All Projects

Our analysis of zebrafish forebrain mutants led to the discovery that the small protein Sonic Hedgehog (Shh) is a critical player in the early induction of the pituitary placode, as well as in the differentiation of a subset of endocrine cell types. This role for Shh is conserved across vertebrates, with defects in human Shh signaling leading to congenital disorders affecting pituitary development. This research is contributing to our understanding of human birth defects affecting ventral forebrain and pituitary formation.

The vertebrate pituitary gland is the "master" endocrine gland and controls a wide range of metabolic functions including growth, reproduction, and stress responses. The zebrafish is a relatively untapped resource in the study of endocrine development, and has major advantages for research into pituitary development. In particular, the genetic and optical accessibility of the embryo makes it possible to observe and manipulate the earliest events in pituitary formation. Importantly, pituitary structure is highly conserved across vertebrate species, making studies in zebrafish directly relevant to human development.

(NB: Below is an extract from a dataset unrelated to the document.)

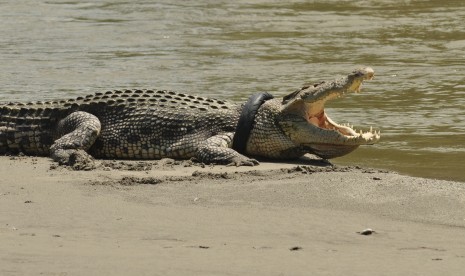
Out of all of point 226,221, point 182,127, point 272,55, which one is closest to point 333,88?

The regulation of tissue growth is critically important during embryonic and post-embryonic development across species, and adult tissues must continually be renewed through the tightly regulated proliferation of stem cell populations. In zebrafish, the ventral forebrain and pituitary continue to grow throughout life, making it an excellent system to study the mechanisms that regulate stem cell growth and renewal. We are studying how the cell-cell signaling molecule Sonic Hedgehog regulates cell proliferation during the massive growth phase that occurs during larval development. We have evidence that Shh signaling acts on adult hypothalamic and pituitary stem cells, similar to its role in regulating other neural stem cells. Misregulation of Shh signaling in the adult is associated with human pituitary adenomas, and our studies thus promise to shed light on the mechanisms underlying these common tumors.

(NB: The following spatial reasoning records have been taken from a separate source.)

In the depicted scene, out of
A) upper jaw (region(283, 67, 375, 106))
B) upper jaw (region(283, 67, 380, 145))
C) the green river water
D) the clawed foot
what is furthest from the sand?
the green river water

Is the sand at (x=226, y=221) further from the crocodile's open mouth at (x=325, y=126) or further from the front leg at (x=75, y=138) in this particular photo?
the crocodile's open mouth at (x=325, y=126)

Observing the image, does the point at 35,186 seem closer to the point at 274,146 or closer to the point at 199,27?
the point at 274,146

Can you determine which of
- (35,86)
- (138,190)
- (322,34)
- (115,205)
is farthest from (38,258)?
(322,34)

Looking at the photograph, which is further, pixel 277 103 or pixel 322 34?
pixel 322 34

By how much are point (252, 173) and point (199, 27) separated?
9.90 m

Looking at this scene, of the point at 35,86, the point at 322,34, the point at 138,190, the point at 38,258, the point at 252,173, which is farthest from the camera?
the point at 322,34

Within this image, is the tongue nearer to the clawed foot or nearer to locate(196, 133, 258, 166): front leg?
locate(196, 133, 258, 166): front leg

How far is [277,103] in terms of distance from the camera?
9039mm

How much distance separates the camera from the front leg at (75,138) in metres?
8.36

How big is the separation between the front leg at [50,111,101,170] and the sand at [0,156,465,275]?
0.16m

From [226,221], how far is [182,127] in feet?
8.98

Our new transgenic tools have allowed us to monitor the ontogeny of endocrine function both under normal conditions, and when an embryo experiences embryonic stressors as can occur in complicated human pregnancies. We have begun to examine the effects of altered thyroid hormone levels on thyrotrope development and the establishment of negative feedback regulation within the Hypothalamic pituitary thyroid (HPT) axis. We are also examining how Hh signaling may affect pituitary function, and the consequences this may have on the endocrine regulation of osmotic balance. These new studies are bringing the power of zebrafish genetics and transgenics to the study of endocrine physiology.

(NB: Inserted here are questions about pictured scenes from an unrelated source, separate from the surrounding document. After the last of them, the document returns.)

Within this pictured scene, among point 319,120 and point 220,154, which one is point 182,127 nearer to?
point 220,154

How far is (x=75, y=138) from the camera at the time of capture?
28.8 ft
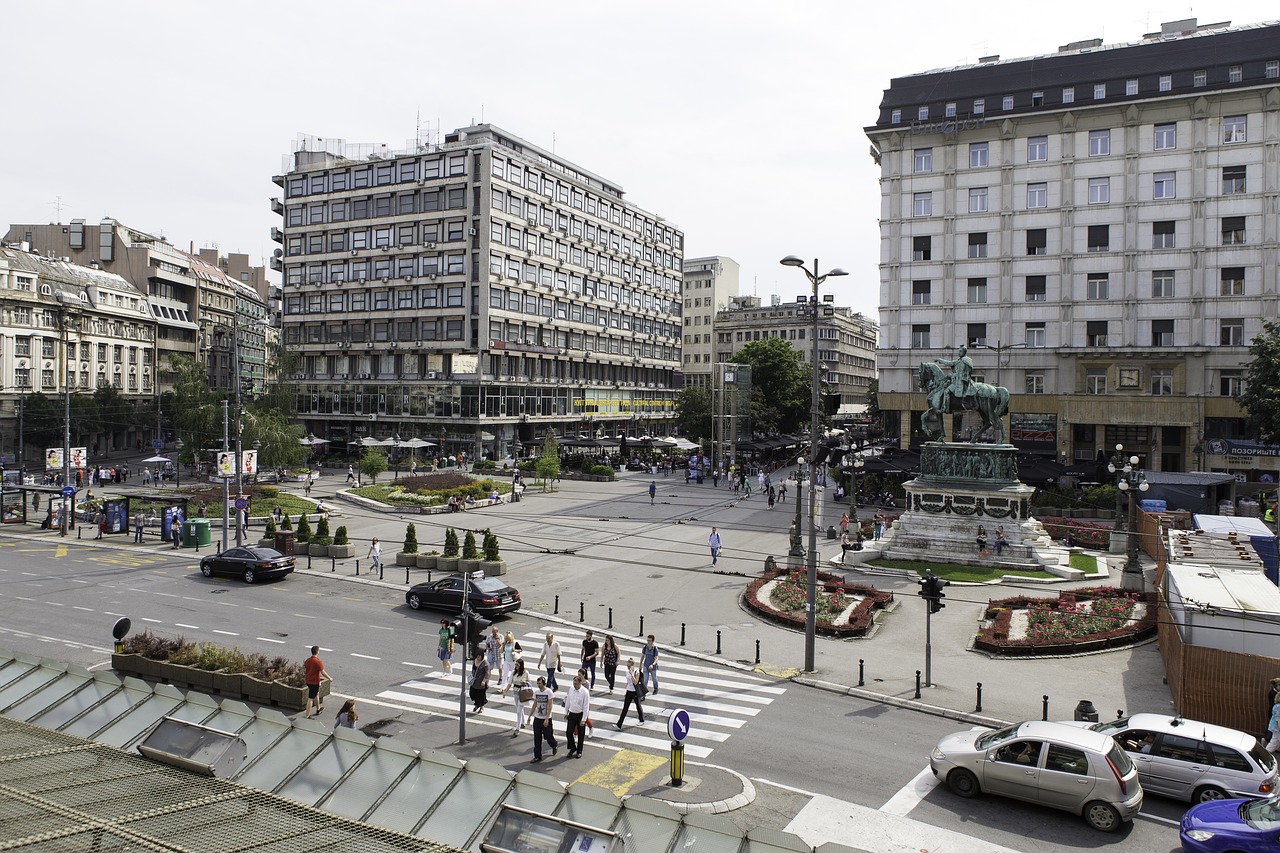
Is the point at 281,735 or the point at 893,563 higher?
the point at 281,735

A large number of zebrafish retinotectal mutants, in which axons from the eye fail to reach their proper targets in the brain, are important tools for investigating the mechanisms that guide axons across in the developing brain. We showed that the “achiasmatic” mutant belladonna (bel) affects the lhx2 gene and that in both lhx2 and shh mutants the axon growth substrate is disrupted in specific ways. This analysis is providing clues as to the guidance mechanisms that are required for proper midline crossing. In particular, we have characterized a unique population of glial cells that spans the midline just prior to axon crossing, and shown that this glial bridge is disrupted in the achiasmatic mutants. We are now interested in understanding how these glial cells find their correct positions in the forebrain and how they subsequently help establish of the optic chiasm and forebrain commissures.